- EXERCISE TEXT -
-- -- --
Architecturally, systems can be decomposed from an enterprise or system-wide view (i.e. meaning people, processes, data and IT systems), to an IT system view to a component view and finally to a sub-component view as shown going clock-wise in Figure 1. These diagrams show how an example hotel management system (something I’ve used before to illustrate some architectural principles) might eventually be decomposed into components and sub-components.

Figure 1: System Decomposition

This decomposition typically happens by considering what functionality needs to be associated with each of the system elements at different levels of decomposition. So, as shown in Figure 1 above, first we associate ‘large-grained’ functionality (e.g. we need a hotel system) at the system level and gradually break this down to finer and finer grained levels until we have attributed all functionality across all components (e.g. we need a user interface component that handles the customer management aspects of the system).

Crucially from the point of view of deployment of components we need to have decomposed the system to at least that of the sub-component level in Figure 1 so that we have a clear idea of each of the types of component (i.e. do they handle user input or manage data etc) and know how they collaborate with each other in satisfying use cases. There are a number of patterns which can be adopted for doing this. For example the model-view-controller pattern as shown in Figure 2 is a way of ascribing functionality to components in a standard way using rules for how these components collaborate. This pattern has been used for the sub-component view of Figure 1.

Figure 2: Model-View-Controller Pattern

So far we have shown how to decompose a system based on functional requirements and thinking about which components will realise those requirements. What about non-functional requirements though? Table 1 shows how non-functional requirements can be decomposed and assigned to architectural elements as they are identified. Initially non-functional requirements are stated at the whole system level but as we decompose into finer-grained architectural elements (AKA components) we can begin to think about how those elements support particular non-functional requirements also. In this way non-functional requirements get decomposed and associated with each level of system functionality. Non-functional requirements would ideally be assigned as attributes to each relevant component (preferably inside our chosen UML modelling tool) so they do not get lost or forgotten.

Table 1
System Element Non-Functional Requirement
Hotel System (i.e. including all actors and IT systems). The hotel system must allow customers to check-in 24 hours a day, 365 days a year. Note this is typically the accuracy non-functional requirements are stated at initially. Further analysis is usually needed to provide measurable values.
Hotel Management System (i.e. the hotel IT system). The hotel management system must allow the front-desk clerk to check-in a customer 24 hours a day, 365 days a year with a 99.99% availability value.
Customer Manager (i.e. a system element within the hotel’s IT system). The customer manager system element (component) must allow customer details to be created, read or updated (but not deleted) 24 hours a day, 365 days a year with a 99.99% availability value.
Customer Manager Interface (i.e. the user interface that belongs to the Customer Manager system element). The customer manager interface must allow customer details to be created, read or updated (but not deleted) 24 hours a day, 365 days a year with a 99.99% availability value.

Once it is understood what non-functional requirement each component needs to support we can apply the approach of architectural tactics proposed by the Software Engineering Institute (SEI) to determine how to handle those non-functional requirements.
-- -- --
- DATA -
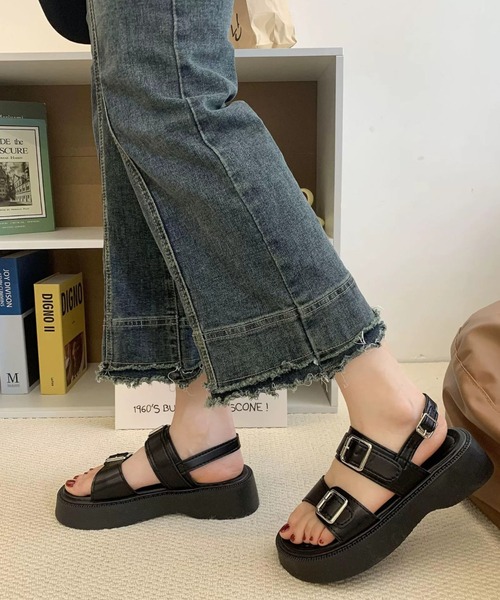 Teem Store(チームストア)の「厚底ダブルバックルサンダル 身長盛れ(サンダル・レディース・アイボリー/ブラック・L/M)」の16枚目の写真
-- -- --
In the text on system decomposition, which pattern is used for the sub-component view?

The model-view-controller pattern.